Closes the cluster of audit findings where gnoma's incognito promise — "no persistence, no learning, local-only routing" — silently broke because state was duplicated across the CLI flag, the firewall's IncognitoMode, the router's localOnly flag, and the TUI's local m.incognito field. After this PR, security.IncognitoMode is the canonical source of truth and the three downstream flags follow.
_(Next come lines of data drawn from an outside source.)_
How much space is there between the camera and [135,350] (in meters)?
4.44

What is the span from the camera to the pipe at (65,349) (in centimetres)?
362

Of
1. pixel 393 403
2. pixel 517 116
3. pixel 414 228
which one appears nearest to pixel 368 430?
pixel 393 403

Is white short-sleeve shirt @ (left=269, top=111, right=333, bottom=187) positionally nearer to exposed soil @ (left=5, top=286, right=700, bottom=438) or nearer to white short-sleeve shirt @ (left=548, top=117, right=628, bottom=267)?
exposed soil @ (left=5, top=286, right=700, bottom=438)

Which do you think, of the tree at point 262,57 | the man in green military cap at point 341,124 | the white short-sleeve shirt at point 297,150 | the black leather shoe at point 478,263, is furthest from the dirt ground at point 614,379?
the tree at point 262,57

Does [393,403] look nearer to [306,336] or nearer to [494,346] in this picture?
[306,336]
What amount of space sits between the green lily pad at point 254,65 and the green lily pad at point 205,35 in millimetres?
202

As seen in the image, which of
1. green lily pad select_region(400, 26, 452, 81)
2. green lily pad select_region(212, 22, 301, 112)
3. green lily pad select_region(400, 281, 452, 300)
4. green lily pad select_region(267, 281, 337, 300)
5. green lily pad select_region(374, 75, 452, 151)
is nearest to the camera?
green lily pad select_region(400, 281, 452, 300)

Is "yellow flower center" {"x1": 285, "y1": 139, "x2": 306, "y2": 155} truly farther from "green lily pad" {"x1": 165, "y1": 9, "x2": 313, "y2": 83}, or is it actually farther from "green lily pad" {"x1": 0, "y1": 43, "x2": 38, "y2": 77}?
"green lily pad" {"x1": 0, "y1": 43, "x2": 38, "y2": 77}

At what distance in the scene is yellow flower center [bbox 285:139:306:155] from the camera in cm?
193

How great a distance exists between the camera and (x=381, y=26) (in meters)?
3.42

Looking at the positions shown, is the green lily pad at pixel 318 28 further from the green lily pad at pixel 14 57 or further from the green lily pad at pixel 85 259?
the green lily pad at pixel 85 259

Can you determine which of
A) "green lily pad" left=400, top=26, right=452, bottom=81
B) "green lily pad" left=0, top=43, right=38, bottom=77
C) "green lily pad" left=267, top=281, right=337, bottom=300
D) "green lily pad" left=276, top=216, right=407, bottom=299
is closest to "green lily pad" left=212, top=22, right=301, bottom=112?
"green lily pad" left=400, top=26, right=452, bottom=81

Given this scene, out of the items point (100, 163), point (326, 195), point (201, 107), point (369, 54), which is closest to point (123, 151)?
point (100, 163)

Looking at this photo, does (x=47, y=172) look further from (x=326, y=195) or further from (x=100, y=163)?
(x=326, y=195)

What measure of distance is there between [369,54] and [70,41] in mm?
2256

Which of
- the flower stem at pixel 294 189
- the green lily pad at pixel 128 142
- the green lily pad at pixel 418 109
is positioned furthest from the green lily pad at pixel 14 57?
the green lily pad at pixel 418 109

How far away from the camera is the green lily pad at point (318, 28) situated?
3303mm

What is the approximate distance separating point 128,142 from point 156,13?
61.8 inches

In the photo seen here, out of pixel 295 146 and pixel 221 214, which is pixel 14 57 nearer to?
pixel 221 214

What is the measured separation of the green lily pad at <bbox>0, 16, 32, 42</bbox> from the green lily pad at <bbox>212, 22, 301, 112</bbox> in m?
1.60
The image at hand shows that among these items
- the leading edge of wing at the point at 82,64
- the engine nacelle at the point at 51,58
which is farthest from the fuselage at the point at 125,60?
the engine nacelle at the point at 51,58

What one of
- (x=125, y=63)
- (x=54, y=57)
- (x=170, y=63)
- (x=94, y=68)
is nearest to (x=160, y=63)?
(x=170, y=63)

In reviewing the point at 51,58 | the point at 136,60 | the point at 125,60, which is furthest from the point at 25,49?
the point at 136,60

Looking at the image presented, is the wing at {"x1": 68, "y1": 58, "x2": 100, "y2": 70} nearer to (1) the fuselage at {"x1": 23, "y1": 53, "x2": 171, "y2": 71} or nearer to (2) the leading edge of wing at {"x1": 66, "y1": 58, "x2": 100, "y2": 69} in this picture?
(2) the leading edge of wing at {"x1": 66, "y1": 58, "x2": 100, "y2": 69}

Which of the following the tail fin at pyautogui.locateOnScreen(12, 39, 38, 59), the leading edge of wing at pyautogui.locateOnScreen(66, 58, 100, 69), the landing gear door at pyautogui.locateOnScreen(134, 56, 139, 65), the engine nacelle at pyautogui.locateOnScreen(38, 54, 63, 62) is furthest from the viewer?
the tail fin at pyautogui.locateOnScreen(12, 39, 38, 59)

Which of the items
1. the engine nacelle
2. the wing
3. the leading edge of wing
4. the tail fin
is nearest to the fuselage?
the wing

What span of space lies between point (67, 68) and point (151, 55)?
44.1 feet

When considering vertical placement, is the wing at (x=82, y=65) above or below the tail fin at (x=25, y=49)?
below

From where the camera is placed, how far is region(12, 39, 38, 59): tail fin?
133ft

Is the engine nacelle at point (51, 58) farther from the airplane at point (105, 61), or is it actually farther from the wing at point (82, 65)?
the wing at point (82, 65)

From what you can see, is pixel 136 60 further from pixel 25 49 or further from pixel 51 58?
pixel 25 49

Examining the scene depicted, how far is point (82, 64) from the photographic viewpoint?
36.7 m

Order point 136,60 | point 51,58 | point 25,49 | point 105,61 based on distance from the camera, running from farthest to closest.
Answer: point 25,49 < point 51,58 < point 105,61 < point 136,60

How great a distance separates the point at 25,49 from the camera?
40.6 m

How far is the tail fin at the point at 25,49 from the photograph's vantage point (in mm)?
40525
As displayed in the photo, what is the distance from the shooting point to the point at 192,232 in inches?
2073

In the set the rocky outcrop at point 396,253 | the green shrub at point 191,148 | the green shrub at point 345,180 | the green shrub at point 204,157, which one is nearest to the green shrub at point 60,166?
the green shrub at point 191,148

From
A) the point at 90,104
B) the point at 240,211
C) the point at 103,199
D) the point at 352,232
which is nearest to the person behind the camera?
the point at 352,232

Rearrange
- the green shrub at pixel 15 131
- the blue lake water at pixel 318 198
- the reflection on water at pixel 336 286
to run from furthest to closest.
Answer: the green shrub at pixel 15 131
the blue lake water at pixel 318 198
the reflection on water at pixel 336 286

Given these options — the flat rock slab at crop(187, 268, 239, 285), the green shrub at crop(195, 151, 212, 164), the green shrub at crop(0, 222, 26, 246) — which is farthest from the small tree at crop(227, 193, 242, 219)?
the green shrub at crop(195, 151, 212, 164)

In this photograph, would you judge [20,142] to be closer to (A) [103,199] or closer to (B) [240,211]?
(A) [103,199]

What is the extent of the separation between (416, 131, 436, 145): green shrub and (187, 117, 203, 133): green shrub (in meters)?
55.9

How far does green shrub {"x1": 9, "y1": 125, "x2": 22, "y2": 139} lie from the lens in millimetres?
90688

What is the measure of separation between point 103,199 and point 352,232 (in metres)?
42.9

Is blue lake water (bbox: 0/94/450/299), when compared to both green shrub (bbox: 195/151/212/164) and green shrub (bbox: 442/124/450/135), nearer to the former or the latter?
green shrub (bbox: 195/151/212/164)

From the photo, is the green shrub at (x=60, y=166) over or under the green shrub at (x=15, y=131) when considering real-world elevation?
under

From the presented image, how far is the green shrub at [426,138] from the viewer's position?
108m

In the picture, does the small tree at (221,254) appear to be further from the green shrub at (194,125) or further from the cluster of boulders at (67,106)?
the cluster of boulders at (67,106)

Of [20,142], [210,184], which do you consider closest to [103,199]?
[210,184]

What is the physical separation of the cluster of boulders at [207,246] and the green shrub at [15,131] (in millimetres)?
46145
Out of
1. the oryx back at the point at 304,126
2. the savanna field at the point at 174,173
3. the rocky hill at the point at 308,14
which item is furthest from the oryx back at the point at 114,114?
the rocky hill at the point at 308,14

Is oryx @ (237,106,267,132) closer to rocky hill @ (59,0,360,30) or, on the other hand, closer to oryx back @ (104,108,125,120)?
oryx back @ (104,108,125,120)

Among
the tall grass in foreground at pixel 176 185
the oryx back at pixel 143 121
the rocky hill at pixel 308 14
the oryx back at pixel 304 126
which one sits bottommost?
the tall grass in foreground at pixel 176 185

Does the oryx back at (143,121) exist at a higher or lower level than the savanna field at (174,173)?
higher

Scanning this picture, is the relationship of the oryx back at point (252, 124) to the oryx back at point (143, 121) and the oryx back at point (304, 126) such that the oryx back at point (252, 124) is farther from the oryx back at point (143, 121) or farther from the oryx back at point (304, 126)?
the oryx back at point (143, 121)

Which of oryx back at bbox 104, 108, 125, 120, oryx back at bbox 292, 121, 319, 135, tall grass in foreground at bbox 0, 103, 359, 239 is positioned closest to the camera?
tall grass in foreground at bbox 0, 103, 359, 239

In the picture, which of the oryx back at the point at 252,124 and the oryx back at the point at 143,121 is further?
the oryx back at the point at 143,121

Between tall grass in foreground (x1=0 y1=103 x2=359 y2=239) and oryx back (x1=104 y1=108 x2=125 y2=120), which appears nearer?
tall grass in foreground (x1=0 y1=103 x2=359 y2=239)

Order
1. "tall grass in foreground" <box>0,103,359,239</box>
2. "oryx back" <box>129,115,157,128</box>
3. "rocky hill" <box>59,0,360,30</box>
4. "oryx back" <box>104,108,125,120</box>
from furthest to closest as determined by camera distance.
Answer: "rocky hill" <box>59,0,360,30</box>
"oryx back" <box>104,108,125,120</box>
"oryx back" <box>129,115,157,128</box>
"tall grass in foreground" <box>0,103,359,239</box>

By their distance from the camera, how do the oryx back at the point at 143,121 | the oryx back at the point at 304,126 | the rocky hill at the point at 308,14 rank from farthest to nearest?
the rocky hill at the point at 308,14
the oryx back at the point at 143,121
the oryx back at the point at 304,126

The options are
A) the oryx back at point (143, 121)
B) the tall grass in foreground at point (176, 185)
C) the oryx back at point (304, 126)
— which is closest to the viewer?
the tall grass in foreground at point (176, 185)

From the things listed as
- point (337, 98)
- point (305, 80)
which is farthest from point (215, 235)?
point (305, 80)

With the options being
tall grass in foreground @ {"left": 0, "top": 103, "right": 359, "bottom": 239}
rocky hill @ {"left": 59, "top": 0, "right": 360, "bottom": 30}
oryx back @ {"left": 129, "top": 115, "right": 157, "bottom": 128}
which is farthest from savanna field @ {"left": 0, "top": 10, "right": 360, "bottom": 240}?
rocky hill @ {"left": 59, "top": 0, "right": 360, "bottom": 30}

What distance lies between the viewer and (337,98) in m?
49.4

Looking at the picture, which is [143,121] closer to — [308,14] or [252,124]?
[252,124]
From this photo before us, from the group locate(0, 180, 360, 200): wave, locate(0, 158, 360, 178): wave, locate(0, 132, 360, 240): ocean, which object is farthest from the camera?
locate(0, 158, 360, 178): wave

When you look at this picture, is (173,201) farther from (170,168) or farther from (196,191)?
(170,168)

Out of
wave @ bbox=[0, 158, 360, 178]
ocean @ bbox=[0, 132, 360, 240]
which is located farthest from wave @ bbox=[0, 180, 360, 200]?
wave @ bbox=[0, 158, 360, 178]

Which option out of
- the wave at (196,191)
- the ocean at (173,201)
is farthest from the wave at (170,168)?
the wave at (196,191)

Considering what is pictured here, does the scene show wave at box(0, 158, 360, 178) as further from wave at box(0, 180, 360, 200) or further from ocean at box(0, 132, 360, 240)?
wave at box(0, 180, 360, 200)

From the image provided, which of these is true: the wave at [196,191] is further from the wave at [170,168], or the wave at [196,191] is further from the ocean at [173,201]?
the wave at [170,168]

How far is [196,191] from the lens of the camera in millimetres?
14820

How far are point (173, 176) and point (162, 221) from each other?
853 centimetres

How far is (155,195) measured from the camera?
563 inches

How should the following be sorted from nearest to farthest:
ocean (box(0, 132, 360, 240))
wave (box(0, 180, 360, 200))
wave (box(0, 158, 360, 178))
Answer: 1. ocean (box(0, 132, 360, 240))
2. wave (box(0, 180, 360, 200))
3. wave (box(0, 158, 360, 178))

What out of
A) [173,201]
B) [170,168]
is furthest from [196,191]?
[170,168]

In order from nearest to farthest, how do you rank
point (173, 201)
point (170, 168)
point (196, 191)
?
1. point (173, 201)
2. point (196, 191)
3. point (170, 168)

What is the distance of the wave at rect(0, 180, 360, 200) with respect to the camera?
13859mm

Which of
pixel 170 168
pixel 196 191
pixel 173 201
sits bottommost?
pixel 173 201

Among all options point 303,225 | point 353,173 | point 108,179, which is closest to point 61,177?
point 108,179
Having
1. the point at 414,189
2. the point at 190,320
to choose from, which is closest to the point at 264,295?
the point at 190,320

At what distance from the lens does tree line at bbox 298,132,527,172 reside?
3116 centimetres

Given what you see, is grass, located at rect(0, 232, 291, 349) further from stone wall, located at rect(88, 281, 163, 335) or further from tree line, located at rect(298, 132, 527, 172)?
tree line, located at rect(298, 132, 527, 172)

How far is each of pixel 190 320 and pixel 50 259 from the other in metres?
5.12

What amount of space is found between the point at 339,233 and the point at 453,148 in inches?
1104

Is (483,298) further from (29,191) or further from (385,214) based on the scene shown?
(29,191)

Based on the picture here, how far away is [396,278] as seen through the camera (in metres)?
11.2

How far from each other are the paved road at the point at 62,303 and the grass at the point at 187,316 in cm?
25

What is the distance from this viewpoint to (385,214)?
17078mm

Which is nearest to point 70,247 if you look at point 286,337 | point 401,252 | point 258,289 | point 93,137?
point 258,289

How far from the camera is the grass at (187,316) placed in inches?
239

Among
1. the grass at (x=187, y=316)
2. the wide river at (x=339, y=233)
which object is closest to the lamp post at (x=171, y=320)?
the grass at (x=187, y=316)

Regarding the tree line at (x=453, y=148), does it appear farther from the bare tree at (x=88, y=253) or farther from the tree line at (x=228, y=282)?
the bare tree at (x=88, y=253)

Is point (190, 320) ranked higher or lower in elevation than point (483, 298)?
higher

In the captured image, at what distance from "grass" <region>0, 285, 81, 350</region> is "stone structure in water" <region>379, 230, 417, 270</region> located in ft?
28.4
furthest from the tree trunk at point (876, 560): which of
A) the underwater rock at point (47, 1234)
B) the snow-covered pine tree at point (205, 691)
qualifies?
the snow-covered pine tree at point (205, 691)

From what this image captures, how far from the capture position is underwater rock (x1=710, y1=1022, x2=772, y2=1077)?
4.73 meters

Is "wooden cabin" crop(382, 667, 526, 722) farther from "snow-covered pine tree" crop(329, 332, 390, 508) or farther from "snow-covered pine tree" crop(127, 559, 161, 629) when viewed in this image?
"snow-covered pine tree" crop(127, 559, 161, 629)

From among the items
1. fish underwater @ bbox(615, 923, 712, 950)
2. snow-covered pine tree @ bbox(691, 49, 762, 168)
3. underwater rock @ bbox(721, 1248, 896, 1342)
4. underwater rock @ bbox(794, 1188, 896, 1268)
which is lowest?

Plan: docs/superpowers/plans/2026-05-19-security-wave2-incognito.md

Builds on Wave 1 (#1, merged) which closed the firewall-bypass call sites at the provider boundary.

What's fixed

  • W2-1 `Router.Select` rejects forced non-local arms when localOnly is on instead of silently routing to cloud under an "incognito" badge. `main` fails fast on `--incognito --provider `. The TUI toggle refuses with an actionable message when a non-local arm is pinned. Three duplicated toggle sites factored into `Model.attemptIncognitoToggle`.
  • W2-2 `persist.Store.Save` consults an `IncognitoGate` (local interface; `*security.IncognitoMode` satisfies it). Gate is consulted dynamically per call so TUI runtime toggles take effect. File mode 0o600, dir 0o700.
  • W2-3 `tui.New` seeds `m.incognito` from `cfg.Firewall.Incognito().Active()`. Fixes the Ctrl+X-on-launch-with-incognito case where the first toggle silently turned the firewall OFF.
  • W2-4 `saveQuality` gates on both the CLI flag (defensive, covers the pre-`fwRef.Set` window) and `fw.Incognito().ShouldLearn()` (catches TUI runtime toggles). Quality restore skipped under `--incognito`. `engine.reportOutcome` and `elf.Manager.ReportResult` both gated — bandit signal no longer leaks.
  • W2-5 session files 0o600 in dirs 0o700 (was 0o644 / 0o755).
  • W2-6 dead `IncognitoMode.LocalOnly` field removed.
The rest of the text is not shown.